Joanne Cox-Darling
There’s an ancient story told about the best of people, who one day walked into the temple grounds and lost his temper. It’s a story of a past time, where worship was divided between the honest, the holy, the holier than thou and the holy of holies. This particular hot Palestinian day, the streets were filled with people all coming together – some to declare this stranger as a King; some had come to receive the healing that they had heard so much about; and some had come to silence the matter for good. One nail at a time.
So why, when the people were gathered, when the songs were being sung, when the scriptures were being fulfilled, and when everything seemed to be so right…did it all go so wrong.
Why did Jesus, the best of people, but the stranger in the midst, make a scene, cause a stir, create havoc. And what on earth does a Biblical Account of civil unrest, teach us about welcome?
12-14 Jesus went straight to the Temple and threw out everyone who had set up shop, buying and selling. He kicked over the tables of loan sharks and the stalls of dove merchants. He quoted this text:
My house was designated a house of prayer;
You have made it a hangout for thieves.
Now there was room for the blind and crippled to get in. They came to Jesus and he healed them.
Am I welcome, Jesus?
Shouted from the strewn tables.
Shekels shaken to the floor.
As I reach to pick up my thirty pieces of silver
Is it me you are reaching out towards.
I may not be the most honest, I may have bent the rules
But you don’t know my backstory,
The people who rely on me to be here.
And they don’t notice the corners I cut. It’s my cut afterall.
As my table is overturned
My life, like my livelihood, laid bare before you,
You overturn my tables so that I can turn over my life.
For if I am welcome – with my corrupt hands and my creative view of maths
Then I have some work to do…as do you
I’ve paid them all I can.
I’ve nothing left to give you,
I don’t have enough, they said.
I can’t go any further, I’ve reached the end of the line.
But I need you. I have nowhere else to go.
There’s a sickness I am living with, and only you can help
But I can’t get any closer
I don’t have what they say I need. But that’s my point, really.

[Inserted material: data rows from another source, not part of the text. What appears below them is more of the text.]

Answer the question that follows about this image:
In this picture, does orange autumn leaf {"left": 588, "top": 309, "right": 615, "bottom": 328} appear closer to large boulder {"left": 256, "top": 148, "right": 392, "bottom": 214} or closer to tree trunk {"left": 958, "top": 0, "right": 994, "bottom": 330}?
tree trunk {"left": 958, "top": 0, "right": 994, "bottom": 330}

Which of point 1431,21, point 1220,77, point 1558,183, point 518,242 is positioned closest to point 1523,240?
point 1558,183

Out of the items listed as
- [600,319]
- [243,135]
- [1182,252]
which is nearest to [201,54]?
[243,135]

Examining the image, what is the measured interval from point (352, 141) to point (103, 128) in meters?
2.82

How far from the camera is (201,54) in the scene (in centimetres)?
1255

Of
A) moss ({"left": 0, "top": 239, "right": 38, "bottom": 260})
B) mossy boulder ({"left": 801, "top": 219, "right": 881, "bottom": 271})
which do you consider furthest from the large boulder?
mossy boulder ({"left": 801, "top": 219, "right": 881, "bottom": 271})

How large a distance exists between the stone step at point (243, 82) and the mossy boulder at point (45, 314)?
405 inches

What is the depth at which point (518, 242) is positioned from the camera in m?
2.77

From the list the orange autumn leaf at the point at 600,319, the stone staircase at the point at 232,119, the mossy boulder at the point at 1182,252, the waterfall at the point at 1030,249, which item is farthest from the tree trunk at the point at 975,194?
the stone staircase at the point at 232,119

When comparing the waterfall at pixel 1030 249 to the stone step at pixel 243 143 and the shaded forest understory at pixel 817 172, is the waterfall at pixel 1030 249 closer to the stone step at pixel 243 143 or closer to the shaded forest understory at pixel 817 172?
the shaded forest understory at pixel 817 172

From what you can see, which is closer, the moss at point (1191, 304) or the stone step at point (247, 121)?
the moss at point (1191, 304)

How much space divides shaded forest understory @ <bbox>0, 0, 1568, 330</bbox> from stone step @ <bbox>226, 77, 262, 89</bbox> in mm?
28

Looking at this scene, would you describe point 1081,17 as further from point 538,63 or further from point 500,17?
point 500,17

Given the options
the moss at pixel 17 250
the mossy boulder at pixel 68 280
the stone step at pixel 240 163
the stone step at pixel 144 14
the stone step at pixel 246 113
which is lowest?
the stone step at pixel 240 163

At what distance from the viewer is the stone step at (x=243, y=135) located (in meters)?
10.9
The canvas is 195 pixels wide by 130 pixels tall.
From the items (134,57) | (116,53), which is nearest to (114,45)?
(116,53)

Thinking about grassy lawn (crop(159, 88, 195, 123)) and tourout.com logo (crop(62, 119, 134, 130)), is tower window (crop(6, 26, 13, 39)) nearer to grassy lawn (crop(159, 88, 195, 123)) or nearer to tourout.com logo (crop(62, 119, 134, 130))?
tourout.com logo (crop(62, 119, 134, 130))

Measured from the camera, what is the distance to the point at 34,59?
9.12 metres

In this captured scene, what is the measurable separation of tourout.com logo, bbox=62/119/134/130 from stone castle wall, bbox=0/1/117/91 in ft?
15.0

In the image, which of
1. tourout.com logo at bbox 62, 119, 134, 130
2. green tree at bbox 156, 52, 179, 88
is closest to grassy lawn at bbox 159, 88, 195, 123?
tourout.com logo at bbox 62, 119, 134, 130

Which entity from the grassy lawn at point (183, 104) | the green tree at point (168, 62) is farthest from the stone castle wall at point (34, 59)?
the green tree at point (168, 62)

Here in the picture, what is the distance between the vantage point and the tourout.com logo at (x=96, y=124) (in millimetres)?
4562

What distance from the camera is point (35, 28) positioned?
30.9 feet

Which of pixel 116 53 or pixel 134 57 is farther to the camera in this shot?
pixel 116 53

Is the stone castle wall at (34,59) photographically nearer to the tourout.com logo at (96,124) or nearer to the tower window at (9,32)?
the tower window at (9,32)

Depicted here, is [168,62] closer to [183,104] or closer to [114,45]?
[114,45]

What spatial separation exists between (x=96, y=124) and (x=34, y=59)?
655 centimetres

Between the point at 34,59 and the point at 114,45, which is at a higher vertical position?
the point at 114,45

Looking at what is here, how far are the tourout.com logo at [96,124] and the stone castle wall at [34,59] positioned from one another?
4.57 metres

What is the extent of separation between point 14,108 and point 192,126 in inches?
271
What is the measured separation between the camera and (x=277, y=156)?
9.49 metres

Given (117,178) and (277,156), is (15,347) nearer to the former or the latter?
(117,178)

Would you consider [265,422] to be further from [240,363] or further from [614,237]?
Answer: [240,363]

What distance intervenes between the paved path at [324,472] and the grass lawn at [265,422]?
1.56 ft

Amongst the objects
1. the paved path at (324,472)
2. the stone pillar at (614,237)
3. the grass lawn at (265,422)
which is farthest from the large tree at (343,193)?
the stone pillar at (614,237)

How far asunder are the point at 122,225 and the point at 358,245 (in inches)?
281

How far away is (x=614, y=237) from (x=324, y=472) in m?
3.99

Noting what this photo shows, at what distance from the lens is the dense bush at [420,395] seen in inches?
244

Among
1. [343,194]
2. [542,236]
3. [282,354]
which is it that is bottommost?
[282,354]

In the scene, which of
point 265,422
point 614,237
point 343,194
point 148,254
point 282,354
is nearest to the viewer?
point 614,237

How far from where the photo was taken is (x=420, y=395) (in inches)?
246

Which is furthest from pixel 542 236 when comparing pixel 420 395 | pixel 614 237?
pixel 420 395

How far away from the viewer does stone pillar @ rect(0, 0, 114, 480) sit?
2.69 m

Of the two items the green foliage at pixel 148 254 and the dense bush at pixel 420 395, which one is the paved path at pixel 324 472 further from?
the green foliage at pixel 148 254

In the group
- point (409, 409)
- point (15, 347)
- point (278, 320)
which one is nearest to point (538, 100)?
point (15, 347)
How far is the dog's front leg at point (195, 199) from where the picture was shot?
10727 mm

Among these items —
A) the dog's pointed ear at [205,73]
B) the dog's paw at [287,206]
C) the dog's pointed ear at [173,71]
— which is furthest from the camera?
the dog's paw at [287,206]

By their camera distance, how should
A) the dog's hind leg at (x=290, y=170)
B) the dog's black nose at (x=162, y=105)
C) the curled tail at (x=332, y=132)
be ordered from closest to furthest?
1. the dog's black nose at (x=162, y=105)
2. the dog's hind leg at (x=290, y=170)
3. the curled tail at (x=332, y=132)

I need what lies within the walls I can’t get through.
As the tables are overturned
I see the cracks begin to show.
The walls are only as paper thin as the regulations printed therein.
I need you to be close
And yet you came closer still – in ways I never imagined, never hoped for, never dreamed.
The healing that came later was an added gift
For what you taught me with your welcome was that I was enough.
Even then.
Even now.
I was. I am enough.
Am I welcome Jesus?
I’m trying to keep it together
Discipline is the answer
For the rabble and the chaos, the questions and the dramas and the toddlers screams.
I know the scriptures and the rule books, and I’ve written editions for times such as this.
Prayer is to be done right and reverently, richly and beautifully.
Everything in its right place and in its right time.
And hopefully in tune.
Those that get it right, who have born with the right rights,
Those with privilege and knowledge and those who’ve done the intellectual mileage
Can pass on through and meet their God
Until you tear the curtain in two.
more chaos enters my world
The order of disorder cannot be reordered by rule.
You crack the whip, and look right at me
Knowing that everything I have lived my life for is crushed beyond recognition.
And you still welcome the broken fragments of my ordered, disciplined life
And you pick up the shards of my shattered bureaucracy
And you call me free.
No longer enslaved, but a child of your grace.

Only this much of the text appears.